I get about 2 failures per week. I’ll start to document when they happen (and any suspicious circumstances)
Updated by Luke Kanies almost 3 years ago
- Subject changed from node yaml file can get corrputed to node yaml file can get corrupted
Updated by Martin Englund almost 3 years ago
Got another node yaml file corrupted today.
Updated by Luke Kanies almost 3 years ago
I’m quite stumped on this one. The only way I can see for the files to get corrupt is, maybe, if the server is getting stopped while writing to a file. It doesn’t look like that’s what’s happening, though.
Anyone else have any ideas?
Updated by Luke Kanies almost 3 years ago
I’m bumping this unless we can actually figure out what the problem is.
Updated by Luke Kanies almost 3 years ago
- Target version changed from 0.24.8 to 2.6.0
Updated by Martin Englund almost 3 years ago
I’m now getting about 3 corrupted file per day!
Updated by David Escala almost 3 years ago
This node/yaml corruption has hit us too.
I don’t know why this happens, why the yaml file gets messy, but a corrupted cache should be expired and fetched from its origin again.

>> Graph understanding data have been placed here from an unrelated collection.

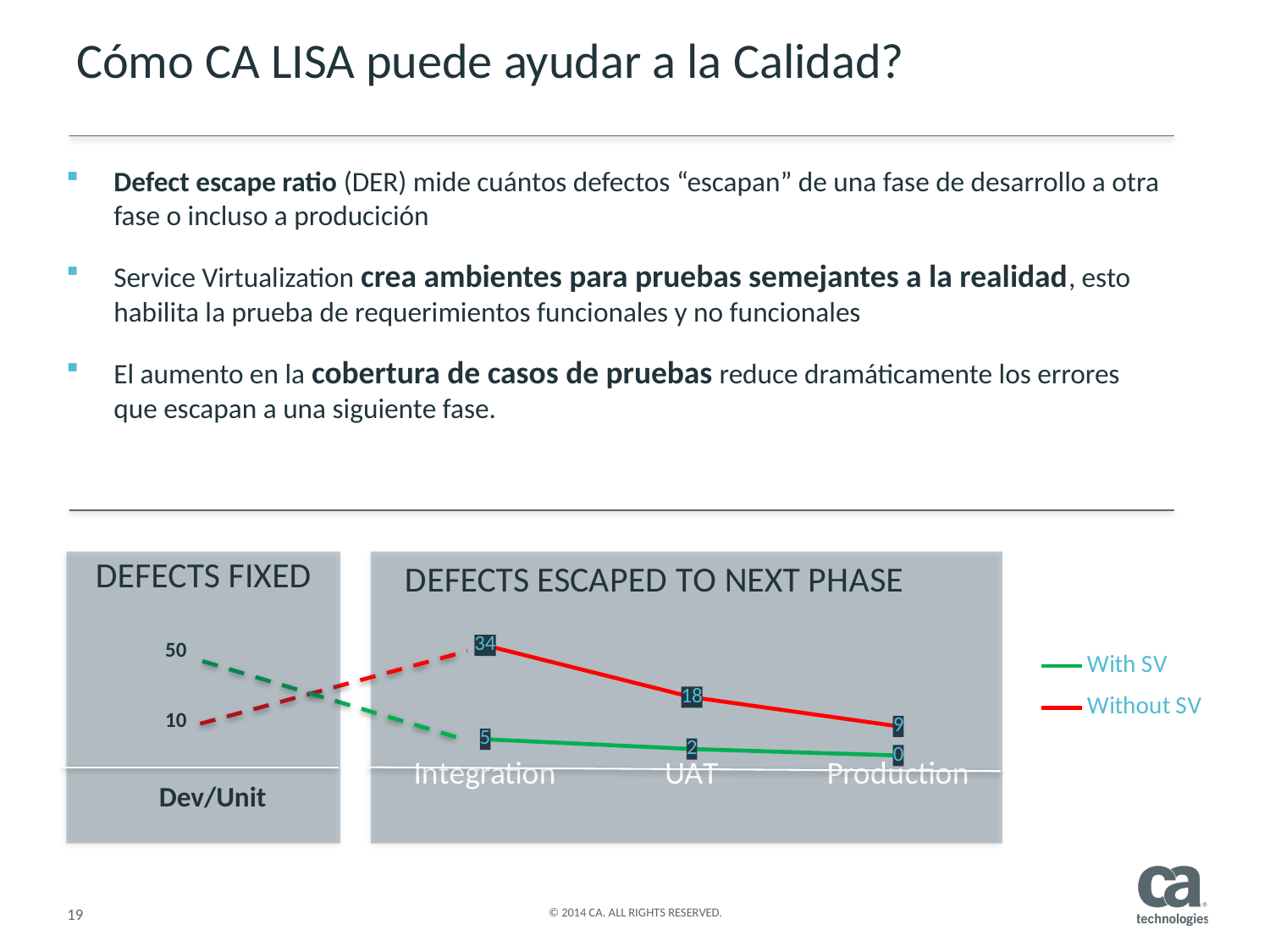
How many series does the legend of the 'DEFECTS ESCAPED TO NEXT PHASE' chart list? 2 How many phases are shown on the x axis of the 'DEFECTS ESCAPED TO NEXT PHASE' chart? 3 In the 'DEFECTS ESCAPED TO NEXT PHASE' chart, what is the value for Without SV at Integration? 34 What kind of chart is 'DEFECTS ESCAPED TO NEXT PHASE'? Line chart In the 'DEFECTS ESCAPED TO NEXT PHASE' chart, what is the value for With SV at UAT? 2 In the 'DEFECTS ESCAPED TO NEXT PHASE' chart, what is the difference between the Without SV and With SV values at UAT? 16 In the 'DEFECTS ESCAPED TO NEXT PHASE' chart, what is the value for With SV at Production? 0 In the 'DEFECTS ESCAPED TO NEXT PHASE' chart, at which phase is the Without SV value highest? Integration In the 'DEFECTS ESCAPED TO NEXT PHASE' chart, at which phase is the With SV value lowest? Production In the 'DEFECTS ESCAPED TO NEXT PHASE' chart, which series has the larger value at Integration, With SV or Without SV? Without SV In the 'DEFECTS ESCAPED TO NEXT PHASE' chart, what is the value for Without SV at Production? 9 In the 'DEFECTS ESCAPED TO NEXT PHASE' chart, what is the difference between the Without SV values at Integration and UAT? 16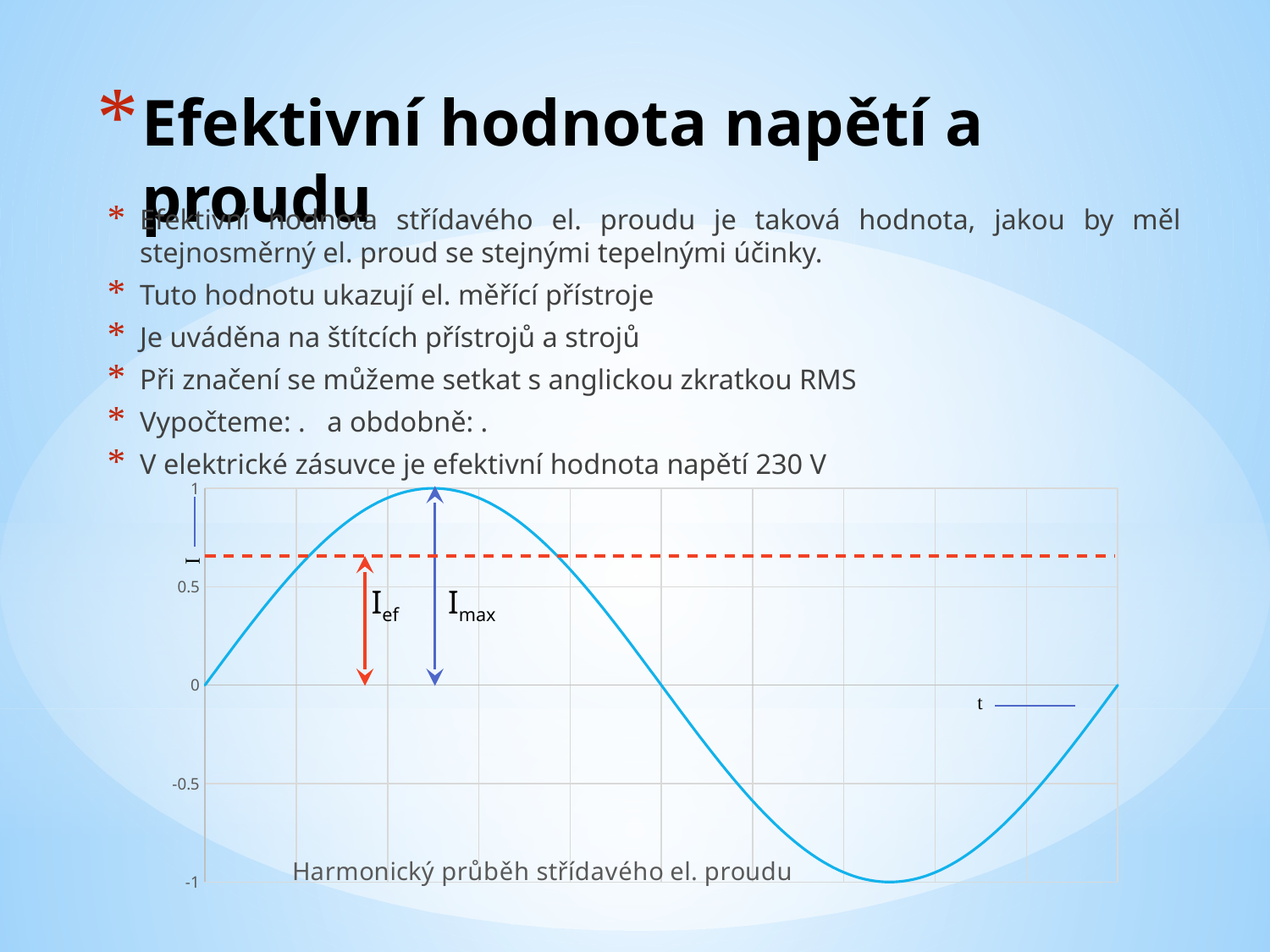
What is the minimum value reached by the curve on the vertical axis? -1 What is the title of the chart? Harmonický průběh střídavého el. proudu How many labelled tick values are shown on the vertical axis? 5 What is the maximum value reached by the curve on the vertical axis? 1 What kind of chart is shown on the slide? line chart Does the curve rise or fall immediately after t = 0? rise Is the level of the red dashed line (I_ef) greater or less than 1? less How many curves (series) are plotted on the chart? 1 What label is shown on the horizontal axis of the chart? t Which is larger, I_max or I_ef? I_max What is the value of the curve at the start of the horizontal axis (t = 0)? 0 Is the level of the red dashed line (I_ef) greater or less than 0.5? greater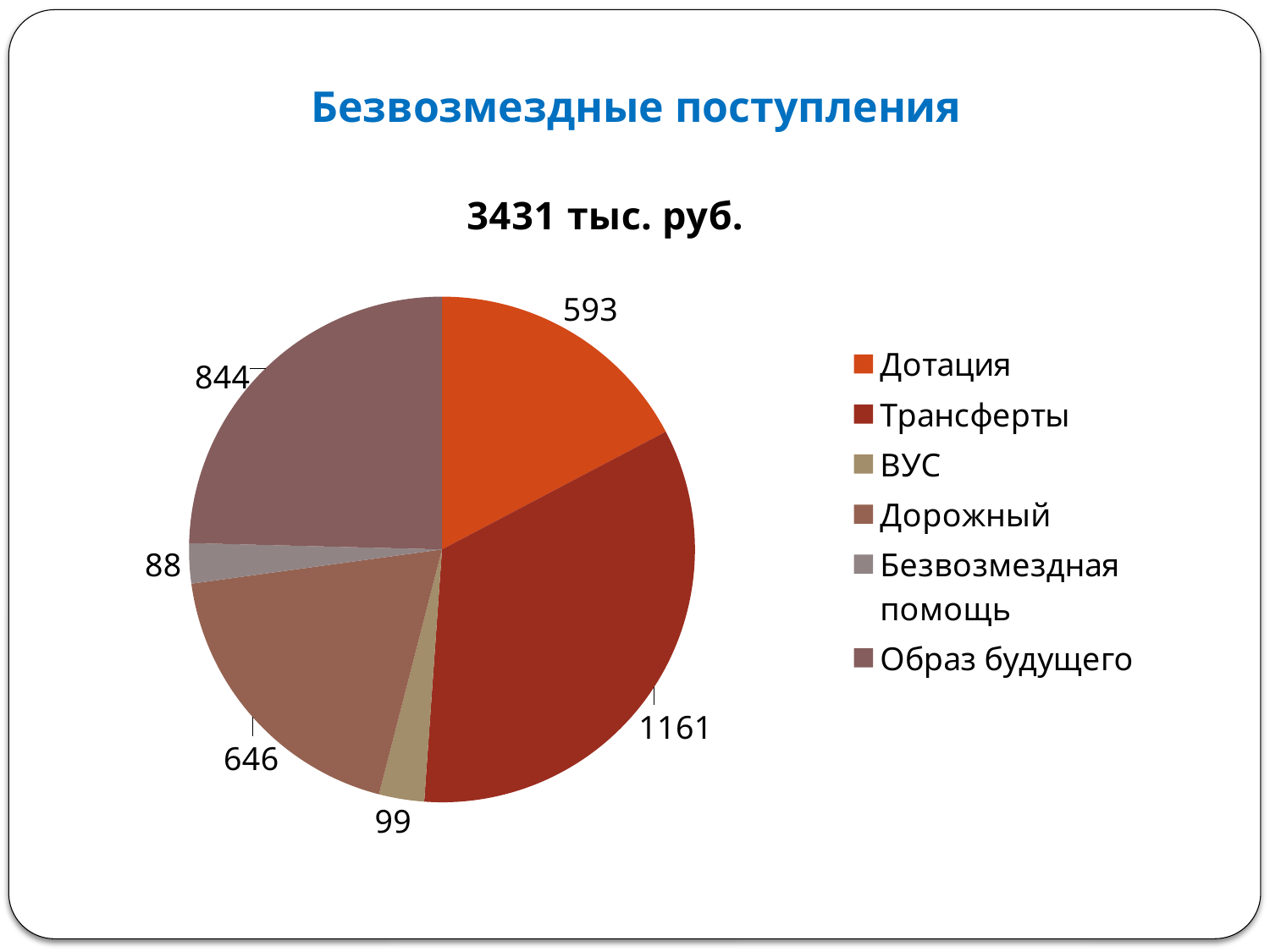
Which is larger, Образ будущего or Дорожный? Образ будущего What is the chart title shown above the pie? 3431 тыс. руб. What type of chart is shown on the slide? pie chart Which category has the smallest slice? Безвозмездная помощь What is the value for Образ будущего? 844 What is the value for Безвозмездная помощь? 88 What is the value for Дотация? 593 What is the difference between the values for Трансферты and Дорожный? 515 What is the difference between the values for ВУС and Безвозмездная помощь? 11 How many categories does the legend list? 6 What is the value for Трансферты? 1161 Which category has the largest slice? Трансферты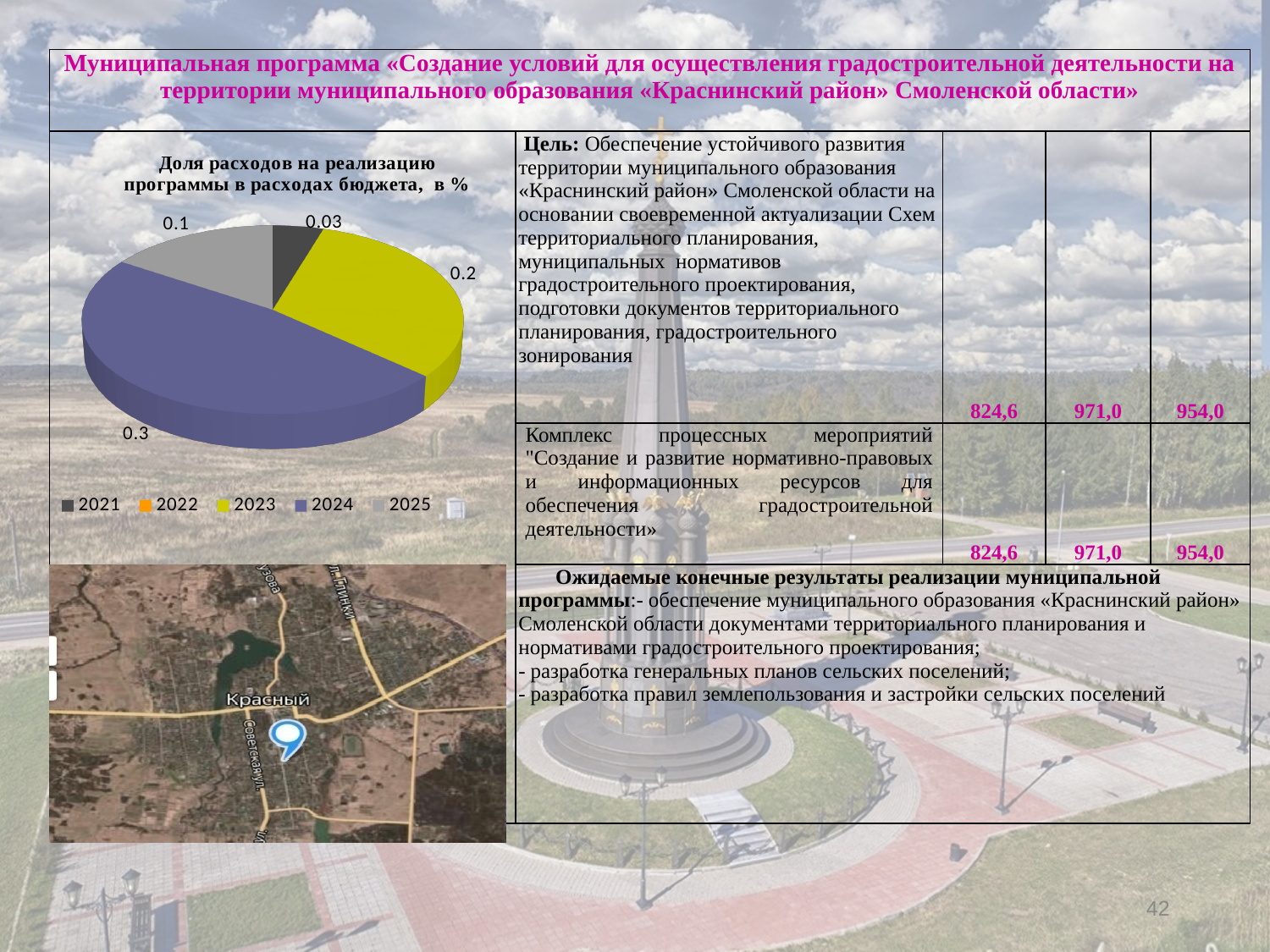
Which is larger in the pie chart, the value for 2023 or the value for 2024? 2024 What kind of chart is shown on the slide? pie chart What value is shown for 2021 in the pie chart? 0.03 Which year has the largest slice in the pie chart? 2024 How many entries does the pie chart legend list? 5 What is the difference between the values for 2024 and 2023 in the pie chart? 0.1 What is the difference between the values for 2023 and 2025 in the pie chart? 0.1 What value is shown for 2024 in the pie chart? 0.3 What value is shown for 2023 in the pie chart? 0.2 What is the title of the pie chart? Доля расходов на реализацию программы в расходах бюджета, в % What value is shown for 2025 in the pie chart? 0.1 Which legend entry in the pie chart is shown in purple? 2024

An invalid cache entry should not stop a node from getting the catalog.
Updated by David Escala almost 3 years ago
Patch here http://github.com/descala/puppet/commit/cf6febe82221a99317a186dc34aa84996ffb381f
Updated by Luke Kanies almost 3 years ago
- Target version changed from 2.6.0 to 0.25.0
We’ll at least get the fix (or some kind of fix) into 0.25.
Updated by Martin Englund almost 3 years ago
That did wonders for me :)
With this fix in place I’m fine with closing this bug…
Updated by Luke Kanies almost 3 years ago
- Status changed from Needs More Information to Ready For Checkin
I applied a form of the patch in the tickets/master/2029 branch in my repo.
Note that this doesn’t fix the corruption, just the cache failure propagating.
Updated by James Turnbull almost 3 years ago
- Status changed from Ready For Checkin to Closed
Pushed in commit:7398fa171fdd6dcaeb2d8fd1c07a23bbd78891d0 in branch master.